In Canadian French, by federal law, the imperial quart is called pinte.

===US liquid quart===
In the United States, traditional length and volume measures have been legally standardized for commerce by the international yard and pound agreement of 1959, using the definition of 1 yard being 0.9144 meters: from this definition the metric equivalents for inches, feet, miles, area measures, and measures of volume are determined. The US liquid quart is equal to one-quarter of a gallon of exactly 231 cubic inches, i.e. 57.75 cubic inches or 0.946352946 liters.
| 1 US liquid quart | ≡ | 1/4 | US gallon |
| | ≡ | 2 | US liquid pints |
| | ≡ | 4 | US cups |
| | ≡ | 8 | US gills |
| | ≡ | 32 | US fluid ounces |
| | ≡ | 0.946352946 | liters |
| | ≡ | 57.75 | cubic inches |
| | ≈ | 0.2081685 | imperial gallons |
| | ≈ | 0.8326742 | imperial quarts |
| | ≈ | 1.6653484 | imperial pints |
| | ≈ | 6.6613935 | imperial gills |
| | ≈ | 33.3069674 | imperial fluid ounces |
| | ≡ | 92400/107521 | US dry quart |
| | ≡ | 177279/107521 | US dry pints |

=== US dry quart ===
In the United States, the dry quart is equal to 1/32 of a US bushel of exactly 2150.42 cubic inches, i.e. 67.200625 cubic inches or 1.101220942715 liters.
| 1 US dry quart | ≡ | 1/32 | US bushel |
| | ≡ | 1/8 | US peck |
| | ≡ | 2 | US dry pints |
| | ≡ | 1.101220942715 | liters |
| | ≡ | 67.200625 | cubic inches |
| | ≡ | 107521/369600 | US gallon |
| | ≡ | 115121/92400 | US liquid quarts |
| | ≡ | 215121/46200 | US liquid pints |
| | ≡ | 93571/11550 | US gills |
| | ≡ | 371367/5775 | US fluid ounces |
| | ≈ | 0.2422347 | imperial gallons |
| | ≈ | 0.968939 | imperial quarts |
| | ≈ | 1.9378779 | imperial pints |
| | ≈ | 7.7515118 | imperial gills |
| | ≈ | 38.7575589 | imperial fluid ounces |

==Winchester quart==
The Winchester quart is an obsolescent measure: it was originally equal to two imperial quarts (half of an imperial gallon) or exactly 2.273045 litres, but was later metricated to 2.5 litres (2.2 imperial quarts). Despite its name, it is unrelated to the Winchester measure.

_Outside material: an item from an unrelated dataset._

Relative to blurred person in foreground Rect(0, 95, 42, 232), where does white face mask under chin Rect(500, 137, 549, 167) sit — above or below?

The 2.5 L bottles in which laboratory chemicals are supplied are sometimes referred to as Winchester quart bottles, although these contain 10% more than a traditional Winchester quart.

==Reputed quart==
The reputed quart was a measure equal to two-thirds of an imperial quart (or one-sixth of an imperial gallon), i.e. exactly 0.7576816̅ liters: this is only 0.08% larger than one US fifth (exactly 0.7570823568 liters).

The reputed quart was previously recognized as the standard size of wine bottle in the United Kingdom, and is only about 1% larger than the current standard wine bottle of 0.75 L.